* **GIVEN REQUEST A**: Rewrite the records from their beginning through the line containing "37 centimetres", changing "photograph" to "snapshot" and keeping everything else the same. Omit the pictures from your answer.

##### READING PASSAGE

Television

Like the Oscars, but More Toasted

A boozy night at the MTV Movie Awards.

Jessica Alba

Year after year, the MTV Movie Awards reads as if the producers have instructed the talent to behave as if it is trashed. In this vein, Christian Bale, scruffily delivering a best-hero acceptance speech, provided a decent approximation of Colin Farrell. Thus did Anna Faris embarrass herself by adopting the facade of a leggy bimbo. There was also rousing music: Gnarls Barkley, the new group masterminded by Danger Mouse and Cee-Lo, appeared onstage in Star Wars costumes; the drummer wore a Wookiee suit. For her part, Christina Aguilera road-tested a Prohibition-era disco diva persona that could play well from Chelsea to Caesar’s for the next 40 years. But the show, in its 15th iteration, was mostly up to its favorite old tricks—synergizing, allowing celebrities to spin their images gently, and delivering the news on the most exciting new lows in pop culture.

##########
##### SUPPLIED ENTRIES

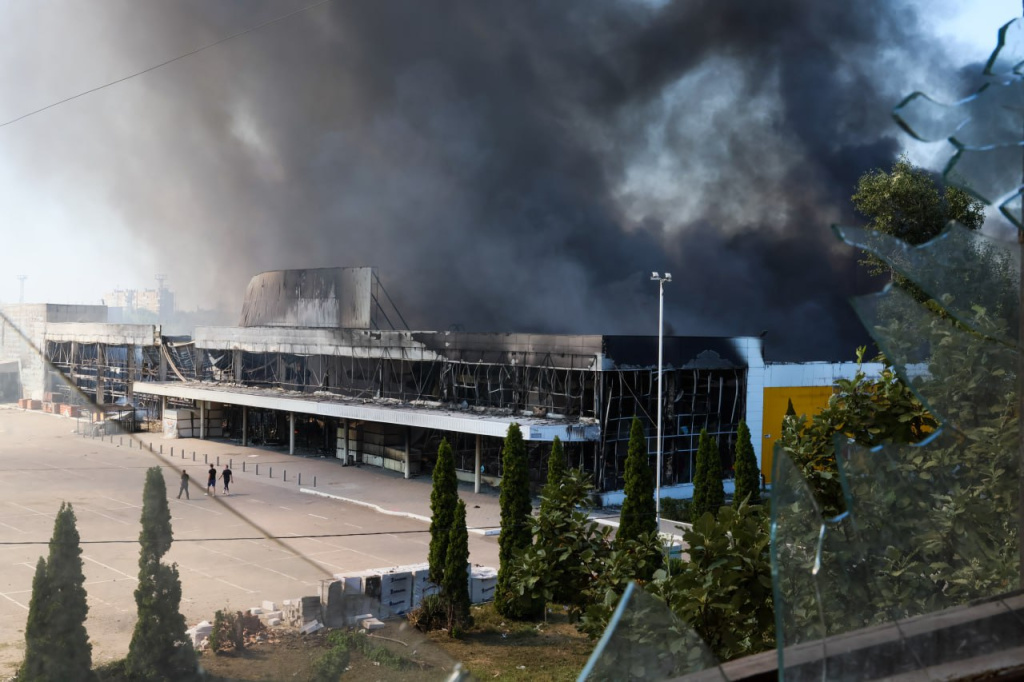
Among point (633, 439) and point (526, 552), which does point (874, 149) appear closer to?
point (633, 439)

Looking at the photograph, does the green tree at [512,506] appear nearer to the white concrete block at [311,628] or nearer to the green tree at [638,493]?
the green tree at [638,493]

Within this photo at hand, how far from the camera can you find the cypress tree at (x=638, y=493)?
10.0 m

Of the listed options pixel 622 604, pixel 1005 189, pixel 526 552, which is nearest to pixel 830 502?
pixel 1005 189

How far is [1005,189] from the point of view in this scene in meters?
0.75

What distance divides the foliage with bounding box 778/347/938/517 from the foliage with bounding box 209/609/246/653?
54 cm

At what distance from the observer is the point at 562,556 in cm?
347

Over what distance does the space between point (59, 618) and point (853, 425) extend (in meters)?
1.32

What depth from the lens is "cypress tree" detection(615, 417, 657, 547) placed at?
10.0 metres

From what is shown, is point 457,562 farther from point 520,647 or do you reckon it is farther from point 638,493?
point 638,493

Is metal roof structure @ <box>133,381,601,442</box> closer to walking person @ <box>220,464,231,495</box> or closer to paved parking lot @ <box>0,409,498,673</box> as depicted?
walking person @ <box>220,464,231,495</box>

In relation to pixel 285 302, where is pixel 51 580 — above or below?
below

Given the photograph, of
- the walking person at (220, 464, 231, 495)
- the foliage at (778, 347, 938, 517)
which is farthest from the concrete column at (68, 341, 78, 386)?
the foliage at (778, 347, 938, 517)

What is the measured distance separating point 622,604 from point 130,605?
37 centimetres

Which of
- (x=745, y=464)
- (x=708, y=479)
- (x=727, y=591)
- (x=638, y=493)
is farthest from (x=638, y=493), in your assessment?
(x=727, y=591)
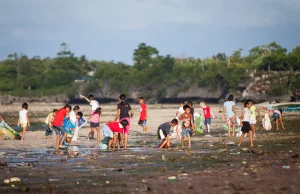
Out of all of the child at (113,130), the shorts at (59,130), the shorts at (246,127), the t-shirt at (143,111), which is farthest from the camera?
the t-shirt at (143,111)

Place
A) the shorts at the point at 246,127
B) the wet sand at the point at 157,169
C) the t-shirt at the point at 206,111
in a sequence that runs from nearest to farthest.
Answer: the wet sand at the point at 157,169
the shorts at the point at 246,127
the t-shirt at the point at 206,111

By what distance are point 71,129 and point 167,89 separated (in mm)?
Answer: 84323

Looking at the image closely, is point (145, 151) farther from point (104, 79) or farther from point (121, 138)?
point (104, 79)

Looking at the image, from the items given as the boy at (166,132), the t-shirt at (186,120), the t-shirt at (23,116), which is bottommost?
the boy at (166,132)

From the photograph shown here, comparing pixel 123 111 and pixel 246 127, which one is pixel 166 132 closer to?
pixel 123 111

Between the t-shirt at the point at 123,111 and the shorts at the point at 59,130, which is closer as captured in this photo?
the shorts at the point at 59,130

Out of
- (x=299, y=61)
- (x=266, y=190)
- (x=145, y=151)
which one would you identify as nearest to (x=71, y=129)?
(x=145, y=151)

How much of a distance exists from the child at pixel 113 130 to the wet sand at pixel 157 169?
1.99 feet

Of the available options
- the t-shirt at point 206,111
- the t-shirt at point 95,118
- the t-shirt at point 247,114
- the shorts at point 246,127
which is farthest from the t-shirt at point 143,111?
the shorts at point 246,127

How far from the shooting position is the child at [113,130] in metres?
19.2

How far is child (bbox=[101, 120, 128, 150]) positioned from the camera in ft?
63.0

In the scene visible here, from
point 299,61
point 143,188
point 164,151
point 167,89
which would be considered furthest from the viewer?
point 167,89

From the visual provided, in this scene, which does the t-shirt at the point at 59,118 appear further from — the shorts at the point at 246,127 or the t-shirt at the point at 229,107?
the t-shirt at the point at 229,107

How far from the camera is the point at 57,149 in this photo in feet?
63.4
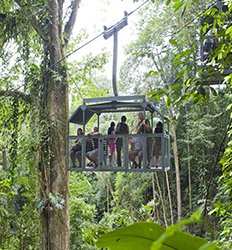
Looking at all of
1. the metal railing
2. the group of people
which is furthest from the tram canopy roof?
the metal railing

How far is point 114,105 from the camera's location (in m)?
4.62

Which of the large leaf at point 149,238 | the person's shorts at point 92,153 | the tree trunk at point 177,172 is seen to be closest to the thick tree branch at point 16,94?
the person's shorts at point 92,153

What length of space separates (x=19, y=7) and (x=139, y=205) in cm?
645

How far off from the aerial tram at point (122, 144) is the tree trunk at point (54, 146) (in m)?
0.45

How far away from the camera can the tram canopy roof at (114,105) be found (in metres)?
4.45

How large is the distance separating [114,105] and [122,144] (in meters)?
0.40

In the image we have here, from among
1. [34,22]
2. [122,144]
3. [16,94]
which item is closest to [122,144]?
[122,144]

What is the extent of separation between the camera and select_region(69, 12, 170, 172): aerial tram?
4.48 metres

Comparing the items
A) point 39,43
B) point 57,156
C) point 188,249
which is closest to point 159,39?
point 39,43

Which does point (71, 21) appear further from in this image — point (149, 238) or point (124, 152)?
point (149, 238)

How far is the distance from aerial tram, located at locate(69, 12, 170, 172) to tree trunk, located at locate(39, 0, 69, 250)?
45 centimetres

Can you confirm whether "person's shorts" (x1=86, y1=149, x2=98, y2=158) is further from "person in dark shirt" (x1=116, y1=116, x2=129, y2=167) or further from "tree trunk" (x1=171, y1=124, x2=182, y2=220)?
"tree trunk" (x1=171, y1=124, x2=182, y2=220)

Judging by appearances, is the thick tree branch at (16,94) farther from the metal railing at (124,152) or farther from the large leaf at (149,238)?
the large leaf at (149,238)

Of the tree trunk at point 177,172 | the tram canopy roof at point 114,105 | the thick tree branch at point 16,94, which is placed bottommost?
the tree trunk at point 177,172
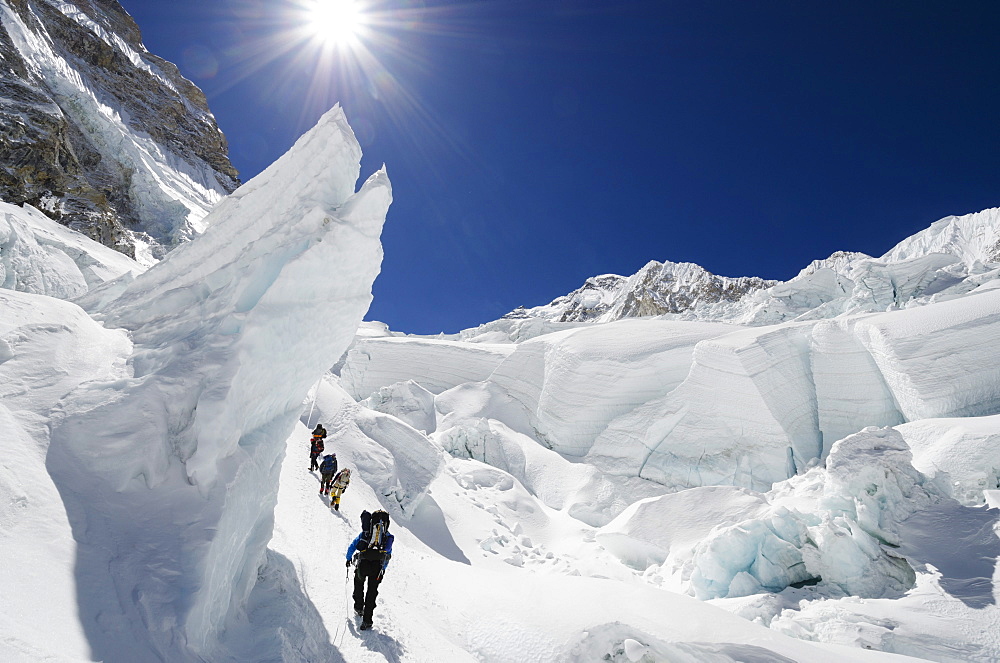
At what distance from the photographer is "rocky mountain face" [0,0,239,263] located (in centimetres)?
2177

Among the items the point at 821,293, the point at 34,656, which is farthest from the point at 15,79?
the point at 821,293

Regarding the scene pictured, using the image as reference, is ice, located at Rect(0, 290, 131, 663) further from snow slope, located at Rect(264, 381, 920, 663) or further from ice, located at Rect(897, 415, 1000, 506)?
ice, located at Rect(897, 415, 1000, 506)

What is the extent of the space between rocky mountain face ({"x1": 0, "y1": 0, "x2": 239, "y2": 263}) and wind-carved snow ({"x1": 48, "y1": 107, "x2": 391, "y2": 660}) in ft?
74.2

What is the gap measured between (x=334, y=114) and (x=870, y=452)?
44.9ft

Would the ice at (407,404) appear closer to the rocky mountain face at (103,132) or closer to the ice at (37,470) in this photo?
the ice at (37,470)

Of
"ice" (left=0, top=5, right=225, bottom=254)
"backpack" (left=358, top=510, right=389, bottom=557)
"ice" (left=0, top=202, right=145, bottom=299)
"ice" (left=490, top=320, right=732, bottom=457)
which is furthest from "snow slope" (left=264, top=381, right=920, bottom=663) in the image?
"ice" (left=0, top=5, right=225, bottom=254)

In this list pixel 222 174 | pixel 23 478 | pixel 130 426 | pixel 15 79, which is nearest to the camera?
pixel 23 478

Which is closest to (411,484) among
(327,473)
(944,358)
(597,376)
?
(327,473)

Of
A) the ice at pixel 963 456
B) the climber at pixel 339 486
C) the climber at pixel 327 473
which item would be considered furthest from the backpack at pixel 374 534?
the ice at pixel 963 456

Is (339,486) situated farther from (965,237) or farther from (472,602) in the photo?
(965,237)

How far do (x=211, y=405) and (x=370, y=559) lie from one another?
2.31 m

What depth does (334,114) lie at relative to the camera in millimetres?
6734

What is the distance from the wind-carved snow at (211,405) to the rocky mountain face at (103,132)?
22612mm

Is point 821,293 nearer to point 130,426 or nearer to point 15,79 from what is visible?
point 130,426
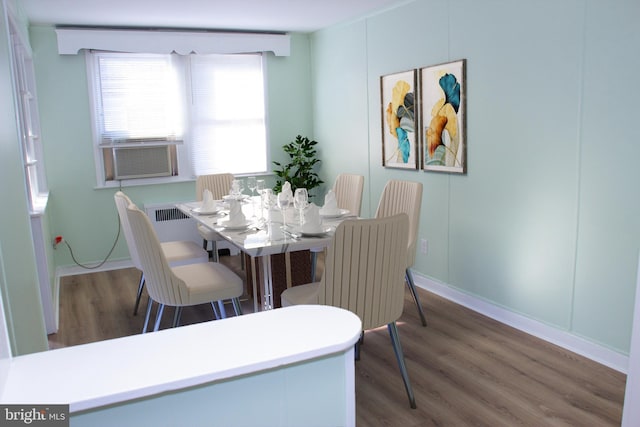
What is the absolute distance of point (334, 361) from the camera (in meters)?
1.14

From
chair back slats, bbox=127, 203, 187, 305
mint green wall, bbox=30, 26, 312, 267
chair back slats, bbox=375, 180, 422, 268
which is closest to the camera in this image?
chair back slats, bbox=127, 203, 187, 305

##########

* **GIVEN REQUEST B**: Write the next part of the piece about the MTV Movie Awards, picking up after its final sentence.

* **RESULT A**:
Among point (633, 439) and point (526, 552), which does point (874, 149) appear closer to?
point (633, 439)

Looking at the snapshot, does the green tree at [512,506] appear nearer to the white concrete block at [311,628] or nearer to the green tree at [638,493]?
the green tree at [638,493]

Within this photo at hand, how far from the camera can you find the cypress tree at (x=638, y=493)?
10.0 m

Of the listed options pixel 622 604, pixel 1005 189, pixel 526 552, which is nearest to pixel 830 502?
pixel 1005 189

How far is [1005,189] from the point of view in this scene in meters?
0.75

What distance divides the foliage with bounding box 778/347/938/517 from the foliage with bounding box 209/609/246/653?
54 cm

At what distance from the observer is the point at 562,556 in cm?
347

Over what distance does the space between point (59, 618) and point (853, 425) extend (in meters)?
1.32

What depth from the lens is "cypress tree" detection(615, 417, 657, 547) placed at?
10.0 metres

From what is shown, is point 457,562 farther from point 520,647 or do you reckon it is farther from point 638,493?
point 638,493

Is metal roof structure @ <box>133,381,601,442</box> closer to walking person @ <box>220,464,231,495</box> or closer to paved parking lot @ <box>0,409,498,673</box> as depicted?
walking person @ <box>220,464,231,495</box>

In relation to pixel 285 302, where is pixel 51 580 — above or below?
below

Given the snapshot, of
- the walking person at (220, 464, 231, 495)
- the foliage at (778, 347, 938, 517)
which is farthest from the concrete column at (68, 341, 78, 386)?
the foliage at (778, 347, 938, 517)

What is the measured distance separating point 622,604 from point 130,605?
37 centimetres

* **RESULT B**:
If you are of a certain age (or perhaps, simply, of age) then the Movie Awards’ genital-fixated humor offers a handy barometer of just what an uptight square you are. On the topic of Brokeback Mountain’s nomination for best kiss, presenters Eva Mendes and Justin Timberlake, who is still around, leered hard throughout a bit about “ranch-hand-jobs.” In the broken English of his Borat character—”I here promote my film which releases November”— Sacha Baron Cohen offered a thought about Jessica Simpson’s vagina. Miss Simpson herself set up a line in which Dane Cook promised that the “next band is gonna rock your taint off.” And in a Da Vinci Code spoof, last year’s host, Jimmy Fallon, instructed this year’s, Jessica Alba, to remove a cyptography gizmo from his pants: “Put your hands in my jammies. … Put one or two hands in there.”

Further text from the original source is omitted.